Catholic World News News Feature
Israel-Vatican talks: points of contention September 17, 2004
After meetings with Vatican officials, a key Israeli government leader has said that diplomatic problems between the Holy See and Israel will soon be resolved. But an Israeli Catholic priest who has been involved in negotiations has told the AsiaNews service that some serious obstacles remain.
Israeli interior minister Avraham Poraz met on September 15 with the Vatican Secretary of State, Cardinal Angelo Sodano, and the Secretary for Relations with States, Archbishop Giovanni Lajolo. Their talks involved some of the key issues that have stalled a full diplomatic accord between Israel and the Holy See, even 10 years after the signing of the "fundamental agreement" that opened diplomatic relations between the two. Afterward his talks at the Vatican, the Israeli cabinet minister met with Pope John Paul II at his summer residence in Castel Gandalfo.
In an interview with AsiaNews, Poraz said that his government was near an agreement with Church officials on three crucial issues: visas for Catholic missionaries, tax-exempt status for Church property, and access to the Christian shrines of the Holy Land. The visa problems in particular, he said, are "all but resolved."

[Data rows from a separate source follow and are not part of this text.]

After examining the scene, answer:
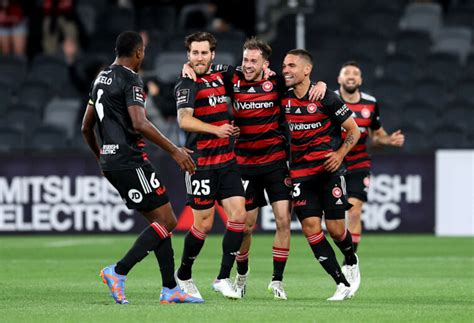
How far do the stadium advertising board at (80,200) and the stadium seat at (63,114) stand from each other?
2.63 meters

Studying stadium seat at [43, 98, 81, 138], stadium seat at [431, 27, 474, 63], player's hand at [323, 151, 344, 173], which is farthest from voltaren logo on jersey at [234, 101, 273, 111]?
stadium seat at [431, 27, 474, 63]

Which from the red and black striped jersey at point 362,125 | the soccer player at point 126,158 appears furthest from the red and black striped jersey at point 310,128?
the red and black striped jersey at point 362,125

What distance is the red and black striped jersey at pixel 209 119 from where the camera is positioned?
1138 centimetres

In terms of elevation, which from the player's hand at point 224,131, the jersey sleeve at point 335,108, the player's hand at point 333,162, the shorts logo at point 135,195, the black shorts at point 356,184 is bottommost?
the black shorts at point 356,184

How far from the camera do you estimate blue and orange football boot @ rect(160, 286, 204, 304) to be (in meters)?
10.8

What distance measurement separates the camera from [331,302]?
1106 centimetres

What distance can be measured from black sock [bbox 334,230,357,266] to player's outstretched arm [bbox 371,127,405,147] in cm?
205

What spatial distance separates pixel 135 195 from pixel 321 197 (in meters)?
1.90

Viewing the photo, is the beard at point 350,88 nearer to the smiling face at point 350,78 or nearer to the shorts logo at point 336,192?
the smiling face at point 350,78

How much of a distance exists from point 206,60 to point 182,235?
957 cm

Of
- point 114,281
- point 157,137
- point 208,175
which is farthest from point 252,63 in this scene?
point 114,281

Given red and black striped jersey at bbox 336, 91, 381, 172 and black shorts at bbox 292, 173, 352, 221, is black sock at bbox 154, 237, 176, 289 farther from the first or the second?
red and black striped jersey at bbox 336, 91, 381, 172

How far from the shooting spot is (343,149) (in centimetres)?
1163

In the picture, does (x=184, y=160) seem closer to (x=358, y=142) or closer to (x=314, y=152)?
(x=314, y=152)
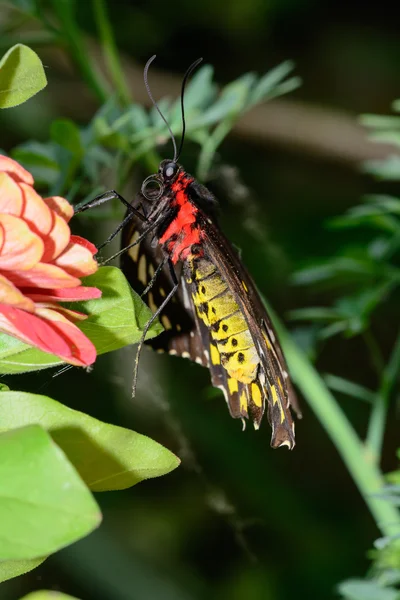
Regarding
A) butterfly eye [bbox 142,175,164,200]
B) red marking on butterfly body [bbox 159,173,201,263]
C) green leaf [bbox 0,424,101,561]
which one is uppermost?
butterfly eye [bbox 142,175,164,200]

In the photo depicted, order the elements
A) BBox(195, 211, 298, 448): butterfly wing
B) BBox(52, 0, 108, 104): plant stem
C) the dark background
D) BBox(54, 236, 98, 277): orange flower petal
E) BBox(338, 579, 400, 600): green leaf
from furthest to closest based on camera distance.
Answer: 1. the dark background
2. BBox(52, 0, 108, 104): plant stem
3. BBox(338, 579, 400, 600): green leaf
4. BBox(195, 211, 298, 448): butterfly wing
5. BBox(54, 236, 98, 277): orange flower petal

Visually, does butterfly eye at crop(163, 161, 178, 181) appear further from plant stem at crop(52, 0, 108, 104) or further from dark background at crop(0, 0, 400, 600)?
dark background at crop(0, 0, 400, 600)

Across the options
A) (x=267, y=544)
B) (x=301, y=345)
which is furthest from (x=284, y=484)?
(x=301, y=345)

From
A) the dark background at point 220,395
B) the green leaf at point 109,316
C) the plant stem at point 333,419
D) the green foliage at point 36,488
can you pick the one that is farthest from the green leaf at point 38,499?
the dark background at point 220,395

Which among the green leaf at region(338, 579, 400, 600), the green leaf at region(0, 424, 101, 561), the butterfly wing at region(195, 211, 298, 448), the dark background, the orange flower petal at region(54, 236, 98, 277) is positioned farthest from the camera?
the dark background

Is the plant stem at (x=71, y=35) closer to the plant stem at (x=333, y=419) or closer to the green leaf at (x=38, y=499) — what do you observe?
the plant stem at (x=333, y=419)

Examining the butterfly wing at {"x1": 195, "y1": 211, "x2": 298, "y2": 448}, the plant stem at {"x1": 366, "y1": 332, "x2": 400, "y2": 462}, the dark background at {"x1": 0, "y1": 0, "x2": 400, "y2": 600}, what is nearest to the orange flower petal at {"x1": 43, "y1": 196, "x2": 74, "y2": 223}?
the butterfly wing at {"x1": 195, "y1": 211, "x2": 298, "y2": 448}
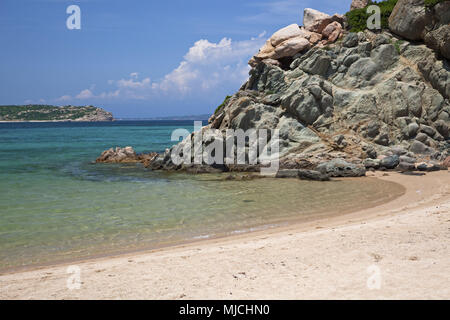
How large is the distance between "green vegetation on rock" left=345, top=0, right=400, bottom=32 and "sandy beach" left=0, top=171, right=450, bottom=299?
2417cm

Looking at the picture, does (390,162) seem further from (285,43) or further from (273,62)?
(285,43)

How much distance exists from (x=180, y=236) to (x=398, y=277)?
280 inches

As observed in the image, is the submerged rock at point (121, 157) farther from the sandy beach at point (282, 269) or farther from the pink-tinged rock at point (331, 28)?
the sandy beach at point (282, 269)

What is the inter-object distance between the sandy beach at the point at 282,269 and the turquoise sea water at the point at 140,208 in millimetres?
1542

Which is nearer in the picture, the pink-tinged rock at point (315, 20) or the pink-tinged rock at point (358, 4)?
the pink-tinged rock at point (315, 20)

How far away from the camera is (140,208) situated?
16047mm

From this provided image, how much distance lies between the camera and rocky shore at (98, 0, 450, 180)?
27109 mm

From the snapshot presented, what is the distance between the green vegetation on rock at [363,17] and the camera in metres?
31.2

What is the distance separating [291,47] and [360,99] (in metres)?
7.42

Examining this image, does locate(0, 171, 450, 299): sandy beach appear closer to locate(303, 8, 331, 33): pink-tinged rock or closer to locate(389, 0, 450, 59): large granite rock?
locate(389, 0, 450, 59): large granite rock

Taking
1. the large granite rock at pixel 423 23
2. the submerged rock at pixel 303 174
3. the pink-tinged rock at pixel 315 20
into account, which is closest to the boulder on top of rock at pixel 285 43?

But Father David Jaeger, a spokesman for the Franciscan Custody of the Holy Land, told AsiaNews that the visa problems remain unsettled, noting that Israel has failed to provide a public explanation for the government's failure to renew visas for missionaries. Father Jaeger also told AsiaNews, in a detailed interview, that regarding tax exemptions, "the Church has never demanded anything other than the recognition of vested rights; in other words, that its legal and tax conditions not worsen with respect to those under previous regimes." Finally, the Franciscan priest rejected the argument, put forward by Poraz, that a dispute over control of the Cenacle, a revered Christian shrine, is "a disagreement between churches." He responded that "there there has never been a controversy between Christian churches, and there must never be one, unless someone provokes one in order to 'divide and rule,' as they used to say in the ancient Roman Empire."